概要
大東亜戦争の終戦間際に起きた一つの悲劇を扱った物語。作者は戦中を生き抜いた人物であり、作家として様々な作品を輩出するも、34歳(1965年2月20日死没)で夭折した。「夏の葬列」はその作品群の1つで、ミステリー誌の「ヒッチコック・マガジン」1962年8月号に掲載されている。
古い作品ではあるものの、中学校の国語の教科書に教材として採用されているため、若い世代にも一定の認知度がある。後味が非常に悪い本作は国語教科書掲載作の中でも異彩を放っている。
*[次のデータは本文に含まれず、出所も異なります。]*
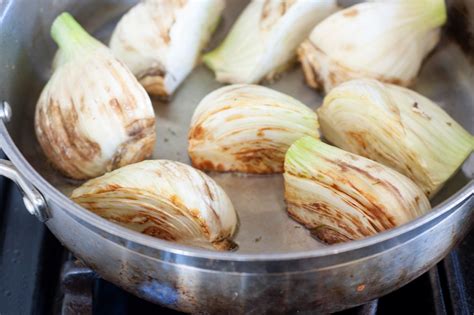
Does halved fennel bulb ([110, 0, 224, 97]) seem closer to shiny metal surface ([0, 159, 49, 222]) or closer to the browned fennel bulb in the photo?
the browned fennel bulb

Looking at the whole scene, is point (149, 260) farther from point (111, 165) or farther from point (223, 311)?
point (111, 165)

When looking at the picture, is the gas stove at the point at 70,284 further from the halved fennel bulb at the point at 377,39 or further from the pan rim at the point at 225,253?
the halved fennel bulb at the point at 377,39

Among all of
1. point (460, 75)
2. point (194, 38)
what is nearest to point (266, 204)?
point (194, 38)

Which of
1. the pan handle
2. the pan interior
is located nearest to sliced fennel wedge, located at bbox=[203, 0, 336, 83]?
the pan interior

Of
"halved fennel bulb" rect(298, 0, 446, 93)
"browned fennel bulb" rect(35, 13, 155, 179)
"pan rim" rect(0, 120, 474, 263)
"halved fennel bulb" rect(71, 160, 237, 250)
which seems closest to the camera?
"pan rim" rect(0, 120, 474, 263)

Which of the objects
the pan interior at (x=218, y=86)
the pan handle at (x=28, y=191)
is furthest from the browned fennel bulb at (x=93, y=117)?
the pan handle at (x=28, y=191)

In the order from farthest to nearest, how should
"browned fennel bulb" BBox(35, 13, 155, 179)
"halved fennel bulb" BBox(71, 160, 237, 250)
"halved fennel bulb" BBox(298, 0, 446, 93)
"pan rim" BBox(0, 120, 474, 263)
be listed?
"halved fennel bulb" BBox(298, 0, 446, 93) → "browned fennel bulb" BBox(35, 13, 155, 179) → "halved fennel bulb" BBox(71, 160, 237, 250) → "pan rim" BBox(0, 120, 474, 263)

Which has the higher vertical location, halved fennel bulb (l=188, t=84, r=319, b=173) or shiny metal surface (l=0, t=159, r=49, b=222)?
shiny metal surface (l=0, t=159, r=49, b=222)
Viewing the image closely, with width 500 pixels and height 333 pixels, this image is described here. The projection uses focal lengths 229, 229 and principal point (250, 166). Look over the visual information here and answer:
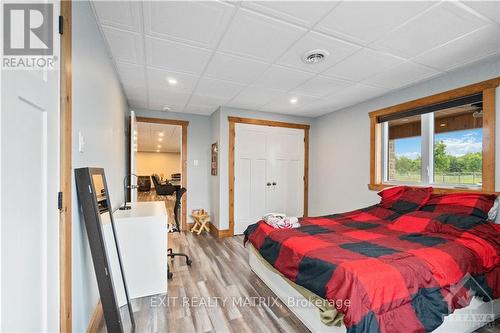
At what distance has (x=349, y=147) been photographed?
13.3 feet

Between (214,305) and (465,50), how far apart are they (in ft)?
11.0

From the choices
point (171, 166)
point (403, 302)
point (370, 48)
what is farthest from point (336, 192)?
point (171, 166)

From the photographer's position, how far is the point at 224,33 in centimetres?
193

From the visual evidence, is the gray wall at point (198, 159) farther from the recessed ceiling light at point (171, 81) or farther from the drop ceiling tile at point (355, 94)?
the drop ceiling tile at point (355, 94)

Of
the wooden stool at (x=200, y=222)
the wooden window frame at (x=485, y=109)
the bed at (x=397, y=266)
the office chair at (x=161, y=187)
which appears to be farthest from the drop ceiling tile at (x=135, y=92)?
the office chair at (x=161, y=187)

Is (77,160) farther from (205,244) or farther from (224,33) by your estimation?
(205,244)

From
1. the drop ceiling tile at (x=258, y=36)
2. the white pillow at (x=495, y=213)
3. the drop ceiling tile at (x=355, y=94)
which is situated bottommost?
the white pillow at (x=495, y=213)

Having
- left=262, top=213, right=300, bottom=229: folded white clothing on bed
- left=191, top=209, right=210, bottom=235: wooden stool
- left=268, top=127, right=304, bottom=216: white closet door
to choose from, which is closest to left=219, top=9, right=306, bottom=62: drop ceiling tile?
left=262, top=213, right=300, bottom=229: folded white clothing on bed

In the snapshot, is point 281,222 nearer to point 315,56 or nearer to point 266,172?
point 315,56

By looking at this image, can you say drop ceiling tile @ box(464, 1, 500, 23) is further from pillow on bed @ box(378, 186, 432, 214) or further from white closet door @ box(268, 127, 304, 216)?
white closet door @ box(268, 127, 304, 216)

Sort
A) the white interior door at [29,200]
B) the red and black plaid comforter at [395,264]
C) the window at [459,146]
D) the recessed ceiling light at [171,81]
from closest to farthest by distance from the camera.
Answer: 1. the white interior door at [29,200]
2. the red and black plaid comforter at [395,264]
3. the window at [459,146]
4. the recessed ceiling light at [171,81]

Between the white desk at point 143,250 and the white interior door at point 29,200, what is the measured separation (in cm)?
105

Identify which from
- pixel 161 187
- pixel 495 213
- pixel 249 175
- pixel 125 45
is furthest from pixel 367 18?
pixel 161 187

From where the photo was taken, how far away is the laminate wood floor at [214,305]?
185cm
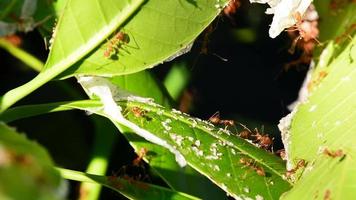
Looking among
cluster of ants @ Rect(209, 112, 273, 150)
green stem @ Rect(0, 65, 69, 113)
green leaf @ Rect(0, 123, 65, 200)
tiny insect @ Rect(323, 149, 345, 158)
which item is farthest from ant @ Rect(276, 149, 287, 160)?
green leaf @ Rect(0, 123, 65, 200)

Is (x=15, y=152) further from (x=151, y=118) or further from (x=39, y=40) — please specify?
(x=39, y=40)

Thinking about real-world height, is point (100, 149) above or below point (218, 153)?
above

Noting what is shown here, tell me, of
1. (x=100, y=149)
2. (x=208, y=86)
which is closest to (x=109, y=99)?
(x=100, y=149)

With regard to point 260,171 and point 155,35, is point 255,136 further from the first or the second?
point 155,35

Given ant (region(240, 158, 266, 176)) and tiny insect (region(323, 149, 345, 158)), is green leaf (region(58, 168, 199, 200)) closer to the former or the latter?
ant (region(240, 158, 266, 176))

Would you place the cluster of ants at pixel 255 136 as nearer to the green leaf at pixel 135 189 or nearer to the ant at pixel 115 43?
the green leaf at pixel 135 189

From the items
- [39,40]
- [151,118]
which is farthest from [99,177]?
[39,40]
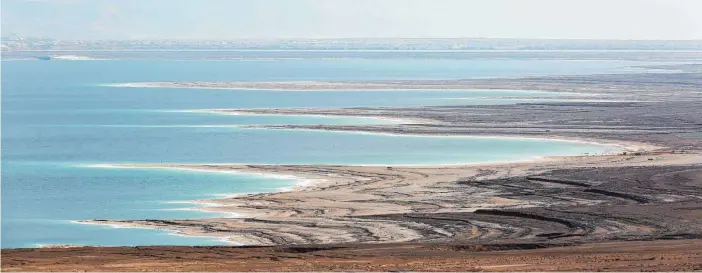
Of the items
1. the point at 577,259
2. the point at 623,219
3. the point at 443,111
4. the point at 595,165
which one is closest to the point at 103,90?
the point at 443,111

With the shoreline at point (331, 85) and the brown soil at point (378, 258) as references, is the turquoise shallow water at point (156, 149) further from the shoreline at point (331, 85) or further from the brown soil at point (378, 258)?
the brown soil at point (378, 258)

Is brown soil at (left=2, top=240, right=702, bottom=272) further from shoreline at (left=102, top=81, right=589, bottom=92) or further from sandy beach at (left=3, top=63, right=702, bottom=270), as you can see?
shoreline at (left=102, top=81, right=589, bottom=92)

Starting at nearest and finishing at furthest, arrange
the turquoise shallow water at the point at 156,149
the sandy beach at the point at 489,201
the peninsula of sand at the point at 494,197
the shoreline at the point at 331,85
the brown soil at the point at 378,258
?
1. the brown soil at the point at 378,258
2. the sandy beach at the point at 489,201
3. the peninsula of sand at the point at 494,197
4. the turquoise shallow water at the point at 156,149
5. the shoreline at the point at 331,85

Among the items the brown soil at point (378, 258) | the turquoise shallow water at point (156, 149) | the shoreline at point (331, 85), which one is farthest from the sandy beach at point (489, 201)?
the shoreline at point (331, 85)

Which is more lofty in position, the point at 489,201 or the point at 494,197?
the point at 494,197

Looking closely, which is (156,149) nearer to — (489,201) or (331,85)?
(489,201)

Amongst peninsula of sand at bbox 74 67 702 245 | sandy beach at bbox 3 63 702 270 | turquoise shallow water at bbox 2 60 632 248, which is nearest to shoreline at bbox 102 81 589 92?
turquoise shallow water at bbox 2 60 632 248

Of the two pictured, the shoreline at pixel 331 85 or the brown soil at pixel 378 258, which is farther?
the shoreline at pixel 331 85

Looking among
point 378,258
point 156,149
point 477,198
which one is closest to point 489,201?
point 477,198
2015年に著作権が切れているため、青空文庫でも読むことができる。
あらすじ
終戦が間近に迫った1945年の夏。戦争末期、東京郊外の海辺の町に住んでいた主人公の「彼」は都会から疎開してきた2、3歳年上のお姉さんこと「ヒロコさん」と仲良くなる。気弱な少年だった彼にとって何かと世話を焼いてくれるヒロコさんは姉のような存在であった。
そんなある日、彼とヒロコさんは葬儀の列を見つける。まんじゅうが貰えるかもしれないと2人は列に駆け寄った。そこへアメリカ軍のグラマンが飛来し、彼はジャガイモ畑の中で息を潜める。制止する大人の声を振り切り、ヒロコさんが彼を助けようと近寄ってくるが、彼女は目立つ真っ白なワンピースを着ていて標的になりやすく、彼は助けに来てくれたヒロコさんを「向こうへ行け!」と突き飛ばしてしまう。次の瞬間、機銃掃射を浴びたヒロコさんの体がゴムマリのように跳ねるのを眼前で見てしまった。白いワンピースの下半分を真っ赤に染めながら。
その翌日戦争は終わった。彼は、自分が「ヒロコさんを殺してしまった」という罪悪感に苛まれ、重傷を負った彼女から逃げるように町を離れて東京へと戻った。
それから大人になった彼は、久しぶりに思い出の地に舞い戻り――あの時と同じような葬列を見つける。担がれている棺の遺影に映っていたのは大人に成長したヒロコさんであった。ヒロコさんを殺したのは彼ではなかったのだ!まったくの無実なのだ!罪の意識から解放されて葬儀の列で場違いな歓喜を上げる彼。
彼は葬列に並んでいた子供に話を聞く。どうやら川に飛び込んで自殺したらしい。しかも、あの遺影の女性は実はおばあさんで、若い頃の写真しか無かったのだという。
そして、自殺の原因は戦争で一人娘が機銃に撃たれて死亡し、気が狂ってしまった事だった。
あの夏の日、ヒロコさんは機銃掃射で死亡し、気が狂ったお母さんが入水自殺してしまった訳である。残酷な真実を突きつけられた彼は自分の犯した罪から永遠に逃げられないと悟った。
関連商品
2023年現在新品で入手できる著者の短編集では、集英社文庫『夏の葬列』と、ちくま文庫『箱の中のあなた 山川方夫ショートショート集成』に収録されている。